At Karbala Gap, U.S. moves for decisive stroke The plan is to open the way to Baghdad and destroy Hussein's best troops. But it's a battlefield chosen by Iraq.

Posted: April 02, 2003

WASHINGTON — Near Karbala, the Army's Third Infantry Division hoped yesterday to find the battle it has been looking for: a climactic showdown with the elite troops of Saddam Hussein's Republican Guard.

The U.S. goal is twofold: to blow through the Karbala Gap and open the road to Baghdad, and to pin and crush the Medina Division and any other Republican Guard force blocking the way.

Everything else that had taken place in 13 days of war was prologue. In this fight, the United States and its allies hope to tip the balance in the war by laying the groundwork for the fall of the capital, 50 miles northeast, and destroying one of the most important pillars of Hussein's regime.

U.S. soldiers preparing for battle yesterday were given pills to protect them in case of a nerve-gas attack, an Iraqi tactic that is feared and expected at some point as troops get closer to Baghdad.

As three armored brigades began reaching the outskirts of Karbala, a city of 400,000, the U.S. military was counting on its massive advantages in firepower, battlefield intelligence and air support to compensate for the relatively small size of the attacking force.

About 10,000 to 11,000 U.S. soldiers were taking on perhaps half that many Iraqi soldiers. A 2-1 advantage might seem like a big edge, but traditional military doctrine calls for attacking forces to outnumber dug-in defenders by 4-1 or 5-1.

The Third Infantry, equipped with 60-ton tanks and more lightly armored Bradley fighting vehicles, is a tight fit in the 25-mile-wide Karbala Gap.

Bounded on the west by the Razzaza Lake and on the east by the swampy flats of the Euphrates River, the Karbala Gap is a battlefield chosen by the Iraqis.

Pentagon officials said the Medina Division, which was badly bloodied by U.S. forces in the first Persian Gulf War, positioned itself right between the lake and river. To get to Baghdad, the Americans have to go through them.

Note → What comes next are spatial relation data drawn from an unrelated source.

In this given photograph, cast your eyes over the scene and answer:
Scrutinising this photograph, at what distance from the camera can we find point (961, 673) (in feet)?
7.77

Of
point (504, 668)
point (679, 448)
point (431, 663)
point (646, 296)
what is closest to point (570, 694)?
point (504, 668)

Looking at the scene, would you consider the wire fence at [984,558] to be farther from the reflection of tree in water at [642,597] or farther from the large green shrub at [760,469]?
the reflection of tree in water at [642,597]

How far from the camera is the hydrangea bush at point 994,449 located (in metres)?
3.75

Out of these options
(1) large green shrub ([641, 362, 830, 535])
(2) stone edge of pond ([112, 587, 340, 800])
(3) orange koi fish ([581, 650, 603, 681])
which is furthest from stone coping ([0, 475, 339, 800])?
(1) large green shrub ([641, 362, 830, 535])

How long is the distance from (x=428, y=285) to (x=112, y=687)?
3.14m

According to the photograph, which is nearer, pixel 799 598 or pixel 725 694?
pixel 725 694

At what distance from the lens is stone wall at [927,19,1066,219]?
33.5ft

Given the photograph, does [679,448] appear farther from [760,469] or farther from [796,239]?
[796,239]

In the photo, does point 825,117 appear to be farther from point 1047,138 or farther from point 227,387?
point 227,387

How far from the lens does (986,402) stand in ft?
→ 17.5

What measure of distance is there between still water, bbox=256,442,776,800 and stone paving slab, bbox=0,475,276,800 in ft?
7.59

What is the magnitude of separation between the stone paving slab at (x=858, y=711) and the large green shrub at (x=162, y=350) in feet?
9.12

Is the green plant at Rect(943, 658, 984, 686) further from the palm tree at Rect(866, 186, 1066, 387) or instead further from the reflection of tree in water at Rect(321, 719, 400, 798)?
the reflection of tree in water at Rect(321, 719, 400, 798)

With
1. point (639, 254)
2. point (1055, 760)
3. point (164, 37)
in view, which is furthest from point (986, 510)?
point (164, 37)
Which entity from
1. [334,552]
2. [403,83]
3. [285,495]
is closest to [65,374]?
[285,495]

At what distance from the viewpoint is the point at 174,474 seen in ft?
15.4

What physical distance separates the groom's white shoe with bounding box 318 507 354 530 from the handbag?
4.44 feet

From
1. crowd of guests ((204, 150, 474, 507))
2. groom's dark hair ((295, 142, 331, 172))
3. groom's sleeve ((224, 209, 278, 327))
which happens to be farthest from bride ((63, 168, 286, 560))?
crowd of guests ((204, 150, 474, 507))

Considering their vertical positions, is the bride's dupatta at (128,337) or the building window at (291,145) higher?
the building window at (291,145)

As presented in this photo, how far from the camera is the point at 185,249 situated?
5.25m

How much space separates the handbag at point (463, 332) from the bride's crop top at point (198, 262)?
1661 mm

That is OK with Gen. Tommy Franks and other coalition commanders. Their aim is to win not by outmaneuvering the Iraqis, as part of the much larger U.S. force did in Kuwait a decade ago, but by pounding them, first from the air and then on the ground.

After several days of heavy bombing by Air Force and Navy planes and Army Apache helicopters, the strength of the Medina Division, along with other Republican Guard outfits, had been severely "degraded," according to Pentagon officials.

Gen. Richard Myers, chairman of the Joint Chiefs of Staff, said yesterday at the Pentagon that two divisions had seen their combat capability - in men and equipment - cut in half.

As many as a thousand Air Force, Navy and Marine flights a day have been hitting the three Republican Guard divisions that U.S. ground forces are expected to face in their drive to the Iraqi capital: the Medina Division to the southwest, the al-Nida Division to the south, and the Baghdad Division to the southeast.

But with the Iraqi tanks hiding in revetments, earthen walls, and in palm groves, there was no way for the U.S. military to know how much damage the air attacks had done to the Medina Division until the ground forces began attacking it.

Under the cover of bad weather and darkness, Hussein's regime has been reinforcing some Republican Guard divisions. One division was reported at 70 percent of its fighting capabilities one day last week, and at 75 percent the next day.

The Guard's Hammurabi Division was reportedly moving to reinforce the Medina Division, perhaps rebuilding its combat power to 60 percent of what it had been.

The six Republican Guard divisions - three armored, one mechanized and two infantry - began the war with 60,000 troops or more, according to most Western estimates.

The U.S. battle plan called for sending one of the Third Infantry's three combat brigades through the eastern reaches of Karbala, an Islamic holy city, and another through a 3-mile-wide neck of dry land between the city's western edges and the lake, which covers hundreds of square miles.

A third brigade was to follow through the gap and work its way around and behind the Medina Division to hold it in place until it is destroyed.

U.S. planners would have preferred to operate in the open terrain that enabled U.S. forces to blast apart whole Iraqi tank divisions in the 1991 Gulf War. But they had to hit the Guard where they found it.

The biggest U.S. concern was that the regime would use nontraditional weapons to gain an edge.

That worry has not been limited to chemical weapons. It also includes the possibility that Iraqi artillery might blow up the dam holding back the billions of gallons of water in the Razzaza Lake, thereby flooding the narrow Karbala Gap.

U.S. intelligence sources have indicated that U.S. special forces had seized the dam. But it was uncertain whether such light forces could defend it against a determined artillery barrage.